Een van deze twee foto’s is op de website van het Stadsarchief gekozen als uithangbord van de Buitententoonstelling ‘Welkom in Breda‘. De foto’s en bijbehorende podcasts vertellen het verhaal van de ontwikkeling van Breda als een gastvrije en diverse stad.
Het is een lovende tekst, waarbij je jezelf als Bredanaar goed gaat voelen, maar er zijn wel wat kanttekeningen bij te plaatsen.
Citaat: ‘Breda is al eeuwenlang een gastvrije stad. Ook de nieuwkomers in de afgelopen 60 jaar krijgen meestal een hartelijk welkom. Na de Tweede Wereldoorlog ervaren Poolse oud-strijders dat. In het decennium daarna krijgt de stad een Molukse wijk. Op initiatief van het bloeiende Bredase bedrijfsleven komen in de jaren 60 onder meer Spanjaarden, Marokkanen, Italianen en Turken naar Breda. Oorlogen en natuurrampen brengen nieuwkomers uit alle windhoeken naar de Parel van het Zuiden. Zo wordt Breda steeds diverser, met bijbehorende eet-, muziek- en feestcultuur.’
Mooi, maar in ieder geval heeft het merendeel van de Molukse gemeenschap zich natuurlijk nooit zo welkom gevoeld, elders in Nederland, of in Breda. En ook de Spanjaarden, Marokkanen, Italianen en Turken hebben niet alleen te maken gehad met gastvrije Bredanaars, want die zijn er natuurlijk ook altijd geweest, maar ook met allerlei vervelende en nare reacties en ervaringen. In de buurt, op het werk, in de sport, of in het uitgaansleven.
Goed, we gaan de pret verder niet bederven, maar Stadsarchief en organisatie van die buitententoonstelling hebben zich kennelijk niet verdiept in de achtergronden van de foto die ze als intro gekozen hebben. Een gemiste kans, want er zit een prachtig én triest verhaal achter.
De twee foto’s zijn op vrijdag 9 april 1965 in de Ambonse wijk in Breda gemaakt. Bij de bruiloft van Arnold Tuankotta en Rosa Teterissa. Het zal een van de grootste Bredase bruiloften ooit geweest zijn. Het duurde twee dagen en een nacht, op het Stadhuis, in het kerkje in de wijk, en in een vijftig meter lange tent, die in een week opgebouwd was.
In een van de kranten worden de benodigde boodschappen opgesomd: 5 balen rijst van 25 kilo, 75 kippen, 130 kilo vlees, 80 bloemkolen en 80 savooikolen.
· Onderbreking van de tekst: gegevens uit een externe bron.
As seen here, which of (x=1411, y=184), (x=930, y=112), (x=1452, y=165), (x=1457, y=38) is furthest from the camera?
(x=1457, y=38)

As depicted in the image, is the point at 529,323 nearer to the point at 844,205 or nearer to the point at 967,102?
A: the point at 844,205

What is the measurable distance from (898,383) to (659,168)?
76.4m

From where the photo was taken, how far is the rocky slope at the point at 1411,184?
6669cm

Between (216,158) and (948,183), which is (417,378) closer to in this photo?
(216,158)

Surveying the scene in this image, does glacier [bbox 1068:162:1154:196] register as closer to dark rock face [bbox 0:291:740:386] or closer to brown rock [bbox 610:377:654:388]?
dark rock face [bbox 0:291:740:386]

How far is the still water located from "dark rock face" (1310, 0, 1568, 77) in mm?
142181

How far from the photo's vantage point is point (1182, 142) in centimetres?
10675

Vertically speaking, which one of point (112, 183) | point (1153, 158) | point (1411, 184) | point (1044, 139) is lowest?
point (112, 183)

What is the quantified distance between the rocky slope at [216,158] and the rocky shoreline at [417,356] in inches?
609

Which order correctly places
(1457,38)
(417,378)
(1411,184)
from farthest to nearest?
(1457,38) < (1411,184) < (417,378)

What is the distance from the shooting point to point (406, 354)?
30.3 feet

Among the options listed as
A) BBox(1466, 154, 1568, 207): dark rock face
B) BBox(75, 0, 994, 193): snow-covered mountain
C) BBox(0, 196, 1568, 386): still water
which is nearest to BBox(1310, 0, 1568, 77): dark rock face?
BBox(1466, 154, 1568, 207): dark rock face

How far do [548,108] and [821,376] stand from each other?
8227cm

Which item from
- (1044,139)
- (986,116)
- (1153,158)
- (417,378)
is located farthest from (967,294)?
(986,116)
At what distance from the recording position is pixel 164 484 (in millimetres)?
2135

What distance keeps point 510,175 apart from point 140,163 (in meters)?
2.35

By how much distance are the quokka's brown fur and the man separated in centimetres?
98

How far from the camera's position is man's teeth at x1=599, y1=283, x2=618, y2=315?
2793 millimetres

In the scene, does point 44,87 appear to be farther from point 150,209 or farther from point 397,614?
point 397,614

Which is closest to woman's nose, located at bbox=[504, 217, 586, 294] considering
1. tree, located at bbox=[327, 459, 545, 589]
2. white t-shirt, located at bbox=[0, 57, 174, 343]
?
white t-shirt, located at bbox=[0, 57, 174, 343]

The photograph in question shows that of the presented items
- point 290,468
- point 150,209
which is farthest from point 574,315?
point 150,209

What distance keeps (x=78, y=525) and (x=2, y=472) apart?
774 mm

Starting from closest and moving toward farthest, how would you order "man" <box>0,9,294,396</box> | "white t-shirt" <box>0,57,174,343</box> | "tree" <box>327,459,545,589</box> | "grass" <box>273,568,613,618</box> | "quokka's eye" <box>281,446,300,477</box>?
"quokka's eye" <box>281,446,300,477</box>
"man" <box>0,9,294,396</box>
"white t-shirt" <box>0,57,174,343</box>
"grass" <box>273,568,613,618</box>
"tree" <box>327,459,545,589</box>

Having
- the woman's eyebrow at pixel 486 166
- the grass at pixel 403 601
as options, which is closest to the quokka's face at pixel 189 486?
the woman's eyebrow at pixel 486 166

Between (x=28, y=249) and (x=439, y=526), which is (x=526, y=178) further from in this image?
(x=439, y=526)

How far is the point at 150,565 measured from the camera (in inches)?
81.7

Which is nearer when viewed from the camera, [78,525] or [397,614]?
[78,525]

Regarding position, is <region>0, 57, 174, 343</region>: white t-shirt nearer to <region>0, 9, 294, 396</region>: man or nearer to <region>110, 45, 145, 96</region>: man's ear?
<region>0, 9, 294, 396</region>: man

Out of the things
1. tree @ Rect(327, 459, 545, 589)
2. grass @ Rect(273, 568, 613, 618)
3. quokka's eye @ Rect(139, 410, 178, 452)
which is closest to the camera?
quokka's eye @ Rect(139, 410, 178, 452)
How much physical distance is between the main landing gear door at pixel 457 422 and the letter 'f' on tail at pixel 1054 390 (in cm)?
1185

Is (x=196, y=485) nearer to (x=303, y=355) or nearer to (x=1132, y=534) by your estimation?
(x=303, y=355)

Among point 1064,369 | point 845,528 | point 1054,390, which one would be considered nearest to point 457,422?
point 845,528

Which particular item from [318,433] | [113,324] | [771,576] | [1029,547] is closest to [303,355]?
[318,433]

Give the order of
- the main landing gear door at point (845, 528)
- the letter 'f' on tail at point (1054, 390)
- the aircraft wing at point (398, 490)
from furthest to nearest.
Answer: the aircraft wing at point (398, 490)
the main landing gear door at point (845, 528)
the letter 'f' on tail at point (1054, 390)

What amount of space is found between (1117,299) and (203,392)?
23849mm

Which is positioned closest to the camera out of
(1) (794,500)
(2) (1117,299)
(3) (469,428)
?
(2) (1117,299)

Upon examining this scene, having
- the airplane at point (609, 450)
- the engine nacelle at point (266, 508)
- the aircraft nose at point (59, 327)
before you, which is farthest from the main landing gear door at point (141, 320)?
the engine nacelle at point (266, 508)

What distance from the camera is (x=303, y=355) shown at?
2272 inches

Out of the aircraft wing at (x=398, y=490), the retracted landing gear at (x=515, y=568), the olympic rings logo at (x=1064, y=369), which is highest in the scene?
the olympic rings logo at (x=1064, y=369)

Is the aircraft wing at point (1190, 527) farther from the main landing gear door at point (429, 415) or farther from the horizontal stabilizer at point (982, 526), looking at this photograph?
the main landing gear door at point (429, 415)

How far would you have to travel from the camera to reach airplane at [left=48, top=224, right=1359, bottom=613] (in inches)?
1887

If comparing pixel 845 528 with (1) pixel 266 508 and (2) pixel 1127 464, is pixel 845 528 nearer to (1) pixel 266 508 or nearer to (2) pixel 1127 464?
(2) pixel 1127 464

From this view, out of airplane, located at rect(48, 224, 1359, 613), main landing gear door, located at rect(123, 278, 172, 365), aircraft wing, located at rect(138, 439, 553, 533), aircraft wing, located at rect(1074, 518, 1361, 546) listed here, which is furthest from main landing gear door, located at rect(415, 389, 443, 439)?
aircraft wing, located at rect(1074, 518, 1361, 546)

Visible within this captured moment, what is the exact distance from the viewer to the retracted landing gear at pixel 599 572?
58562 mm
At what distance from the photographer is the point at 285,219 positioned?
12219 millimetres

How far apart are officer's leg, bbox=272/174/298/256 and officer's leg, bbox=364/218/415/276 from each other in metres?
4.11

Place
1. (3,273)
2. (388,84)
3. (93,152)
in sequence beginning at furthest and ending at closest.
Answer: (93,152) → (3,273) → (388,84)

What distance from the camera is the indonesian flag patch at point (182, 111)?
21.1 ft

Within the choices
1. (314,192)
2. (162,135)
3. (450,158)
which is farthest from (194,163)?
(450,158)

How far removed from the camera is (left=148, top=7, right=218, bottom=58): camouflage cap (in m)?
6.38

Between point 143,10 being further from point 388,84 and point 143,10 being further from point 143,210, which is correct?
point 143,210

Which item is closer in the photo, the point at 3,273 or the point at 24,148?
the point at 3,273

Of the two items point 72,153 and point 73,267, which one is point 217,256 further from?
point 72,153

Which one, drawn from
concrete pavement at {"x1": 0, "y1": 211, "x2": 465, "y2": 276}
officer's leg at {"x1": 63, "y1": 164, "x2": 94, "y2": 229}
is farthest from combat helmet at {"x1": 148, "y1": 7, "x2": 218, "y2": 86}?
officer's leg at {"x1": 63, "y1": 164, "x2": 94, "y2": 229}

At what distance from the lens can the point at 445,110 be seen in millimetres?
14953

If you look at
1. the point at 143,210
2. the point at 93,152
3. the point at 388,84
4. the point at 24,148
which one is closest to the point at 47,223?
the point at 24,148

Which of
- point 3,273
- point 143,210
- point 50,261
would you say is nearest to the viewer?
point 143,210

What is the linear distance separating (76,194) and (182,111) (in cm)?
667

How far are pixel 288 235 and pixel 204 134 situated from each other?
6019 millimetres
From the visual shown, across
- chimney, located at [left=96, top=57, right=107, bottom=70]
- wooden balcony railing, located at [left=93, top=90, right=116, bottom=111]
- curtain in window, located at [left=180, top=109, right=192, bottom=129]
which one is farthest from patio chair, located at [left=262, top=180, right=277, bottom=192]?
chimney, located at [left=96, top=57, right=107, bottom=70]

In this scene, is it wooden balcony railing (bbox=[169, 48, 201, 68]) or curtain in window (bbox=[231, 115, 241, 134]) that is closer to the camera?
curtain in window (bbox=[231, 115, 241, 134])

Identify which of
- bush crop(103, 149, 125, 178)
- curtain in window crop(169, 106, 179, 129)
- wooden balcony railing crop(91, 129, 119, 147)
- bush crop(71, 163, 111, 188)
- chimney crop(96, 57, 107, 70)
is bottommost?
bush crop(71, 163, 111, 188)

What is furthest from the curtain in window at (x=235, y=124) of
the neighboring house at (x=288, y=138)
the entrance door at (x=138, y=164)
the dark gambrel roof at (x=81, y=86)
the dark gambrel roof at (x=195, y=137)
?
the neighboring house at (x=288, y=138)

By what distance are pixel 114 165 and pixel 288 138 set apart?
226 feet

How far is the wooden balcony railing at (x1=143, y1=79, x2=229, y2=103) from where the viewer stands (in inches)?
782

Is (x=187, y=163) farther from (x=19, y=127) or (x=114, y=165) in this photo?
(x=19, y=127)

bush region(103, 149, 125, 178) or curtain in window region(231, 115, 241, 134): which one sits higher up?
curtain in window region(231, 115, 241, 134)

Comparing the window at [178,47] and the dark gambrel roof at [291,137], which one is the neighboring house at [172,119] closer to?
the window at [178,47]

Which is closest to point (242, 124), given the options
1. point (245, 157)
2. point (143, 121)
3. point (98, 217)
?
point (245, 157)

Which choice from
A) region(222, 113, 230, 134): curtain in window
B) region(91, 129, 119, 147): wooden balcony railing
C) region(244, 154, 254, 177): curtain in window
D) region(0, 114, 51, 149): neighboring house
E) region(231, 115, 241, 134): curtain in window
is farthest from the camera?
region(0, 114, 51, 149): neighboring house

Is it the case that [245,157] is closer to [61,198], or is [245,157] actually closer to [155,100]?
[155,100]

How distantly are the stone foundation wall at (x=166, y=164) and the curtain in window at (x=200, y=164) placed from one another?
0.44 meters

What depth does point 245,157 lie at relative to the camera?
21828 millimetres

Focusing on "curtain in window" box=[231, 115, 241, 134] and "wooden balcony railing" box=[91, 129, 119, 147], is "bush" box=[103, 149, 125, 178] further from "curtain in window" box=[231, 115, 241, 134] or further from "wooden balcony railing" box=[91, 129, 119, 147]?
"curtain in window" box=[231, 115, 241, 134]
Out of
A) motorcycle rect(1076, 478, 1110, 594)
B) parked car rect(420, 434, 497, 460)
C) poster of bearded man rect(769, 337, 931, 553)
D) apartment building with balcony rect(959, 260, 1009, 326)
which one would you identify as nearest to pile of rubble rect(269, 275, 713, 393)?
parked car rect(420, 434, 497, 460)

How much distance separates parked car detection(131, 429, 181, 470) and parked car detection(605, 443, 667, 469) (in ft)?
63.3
Arnold was van beroep metaalbewerker in Oosterhout, dus hij zal flink gespaard hebben, of misschien iets geërfd . Na de burgerlijke inzegening op de Grote Markt, de kerkelijke door predikant Keilahu in het kerkje in de Molukse buurt en de eerste receptie opende het paar de feestelijkheden met de traditionele volksdans, de Kataredji.
Meer dan de twee foto’s in het Stadsarchief heb ik niet kunnen vinden. Maar ze zijn van Hans Chabot, en daar liggen nog 180.000 onbeschreven negatieven van in de krochten van het archief, klaar om gedigitaliseerd en beschreven te worden. Als die monsterklus achter de rug is zal er wellicht een reportage van die mooie dag in 1965 opduiken.
Want de freelancer Chabot werkte niet alleen als persfotograaf voor Dagblad De Stem en De Telegraaf, maar voor wie er ook maar belde naar de Valkenierslaan. Niet alleen voor nieuws, maar voor van alles en nog wat, en ook voor honderden bruiloften, geboorten en begrafenissen.
Hans goed gekend hebbende, denk ik niet dat het op die dag bij die twee foto’s gebleven is. Het zou zelfs nog kunnen dat de krant ze niet besteld had, maar dat hij er een paar rolletjes volgeschoten heeft, om er vervolgens ongevraagd twee bij de redactie aan de Reigerstraat af te leveren. Gratis, tussen de reguliere bestellingen, zo van ‘kijk maar wat jullie er mee doen’. Dat deed hij wel vaker, ‘want een vliegende kraai vangt altijd wat’, zei hij weleens.
Het sprookjeshuwelijk was geen lang leven beschoren, en kreeg een triest einde. Zag ik, toen ik twee jaar geleden langs de begraafplaats Driesprong aan de Kameelstraat fietste en er maar eens een rondje liep, langs de laatste rustplaatsen van vele Ambonees Molukse Bredanaars.
Daar zag ik dat Arnold Tuankotta op 4 januari 1971, nog geen zes jaar na die geweldige bruiloft, op 31-jarige leeftijd overleden is.